╔══

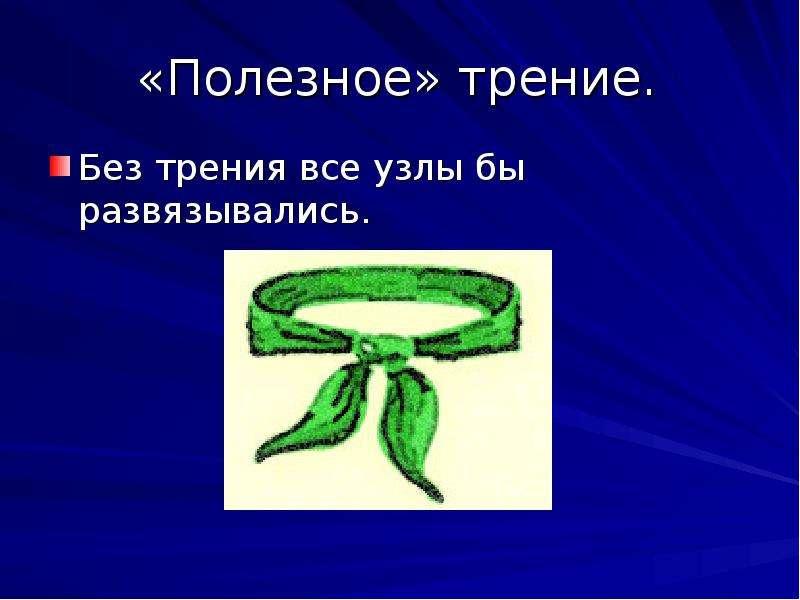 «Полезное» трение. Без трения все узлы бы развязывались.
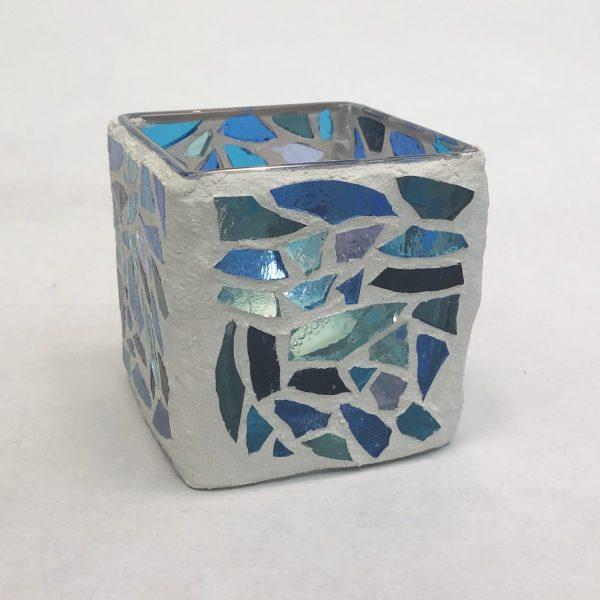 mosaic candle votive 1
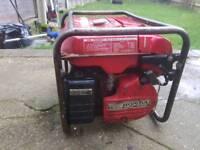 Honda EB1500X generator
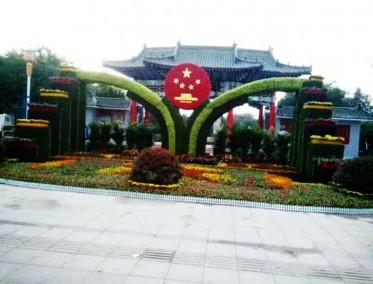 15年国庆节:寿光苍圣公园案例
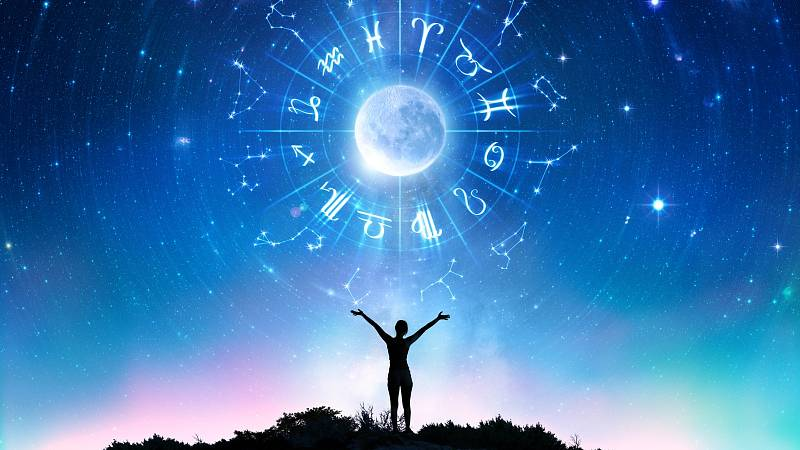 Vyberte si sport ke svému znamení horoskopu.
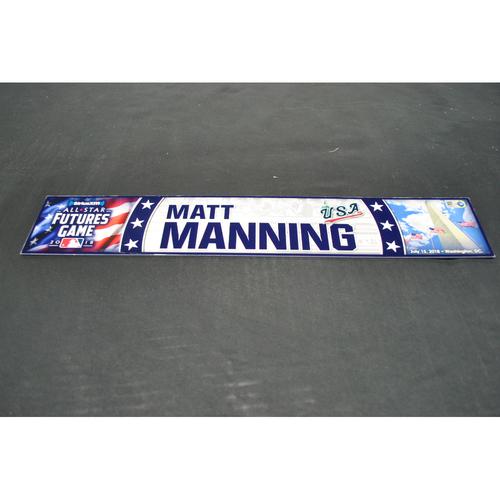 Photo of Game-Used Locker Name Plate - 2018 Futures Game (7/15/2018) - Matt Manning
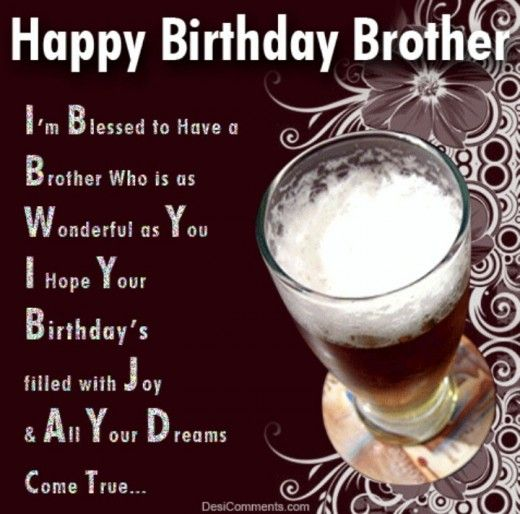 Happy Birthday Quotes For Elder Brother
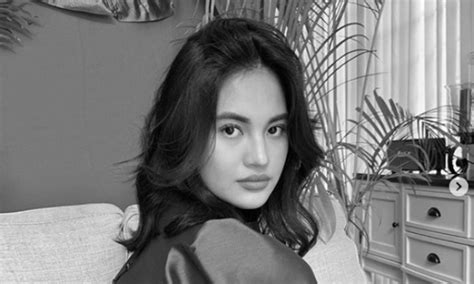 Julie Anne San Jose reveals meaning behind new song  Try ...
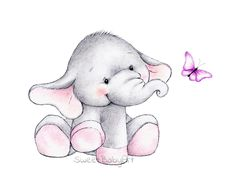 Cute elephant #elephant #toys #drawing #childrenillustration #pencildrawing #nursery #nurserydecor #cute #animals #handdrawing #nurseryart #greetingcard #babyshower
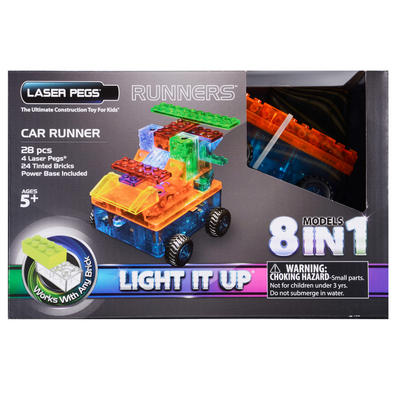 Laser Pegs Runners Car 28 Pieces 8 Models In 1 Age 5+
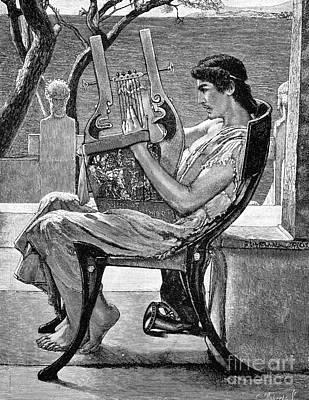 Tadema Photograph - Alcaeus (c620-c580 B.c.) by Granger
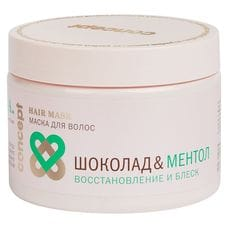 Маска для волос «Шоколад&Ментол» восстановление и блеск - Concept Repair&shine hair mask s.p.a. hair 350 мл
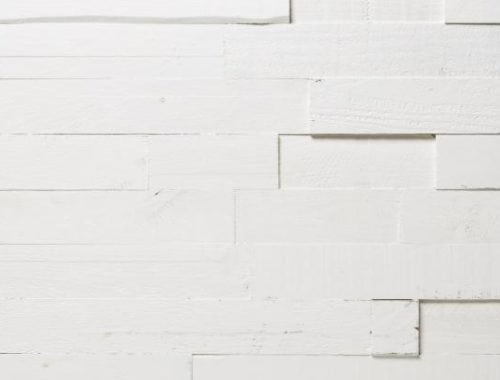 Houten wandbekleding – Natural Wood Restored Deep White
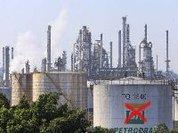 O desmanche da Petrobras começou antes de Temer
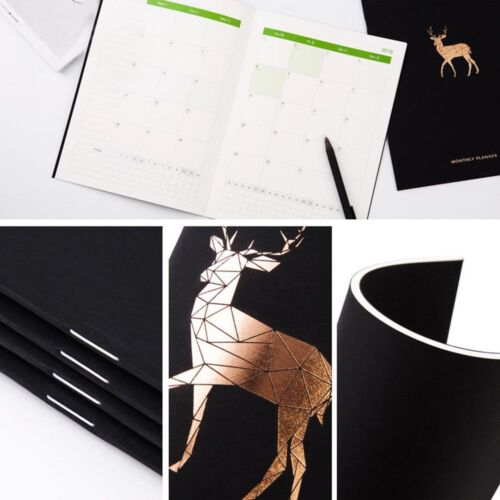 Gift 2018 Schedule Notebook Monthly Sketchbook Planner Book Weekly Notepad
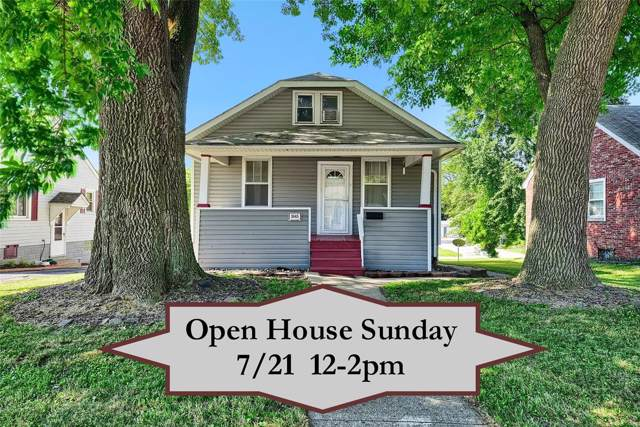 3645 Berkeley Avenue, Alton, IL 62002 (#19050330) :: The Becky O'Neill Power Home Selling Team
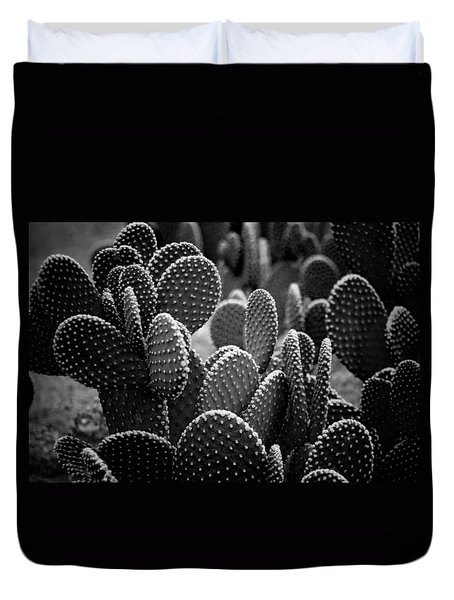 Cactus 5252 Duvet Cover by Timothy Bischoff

╚══

- _What the task requires_:
The entries above should be reproduced exactly, without their pictures.

- _Written response_:
 «Полезное» трение. Без трения все узлы бы развязывались.
 mosaic candle votive 1
 Honda EB1500X generator
 15年国庆节:寿光苍圣公园案例
 Vyberte si sport ke svému znamení horoskopu.
 Photo of Game-Used Locker Name Plate - 2018 Futures Game (7/15/2018) - Matt Manning
 Happy Birthday Quotes For Elder Brother
 Julie Anne San Jose reveals meaning behind new song  Try ...
 Cute elephant #elephant #toys #drawing #childrenillustration #pencildrawing #nursery #nurserydecor #cute #animals #handdrawing #nurseryart #greetingcard #babyshower
 Laser Pegs Runners Car 28 Pieces 8 Models In 1 Age 5+
 Tadema Photograph - Alcaeus (c620-c580 B.c.) by Granger
 Маска для волос «Шоколад&Ментол» восстановление и блеск - Concept Repair&shine hair mask s.p.a. hair 350 мл
 Houten wandbekleding – Natural Wood Restored Deep White
 O desmanche da Petrobras começou antes de Temer
 Gift 2018 Schedule Notebook Monthly Sketchbook Planner Book Weekly Notepad
 3645 Berkeley Avenue, Alton, IL 62002 (#19050330) :: The Becky O'Neill Power Home Selling Team
 Cactus 5252 Duvet Cover by Timothy Bischoff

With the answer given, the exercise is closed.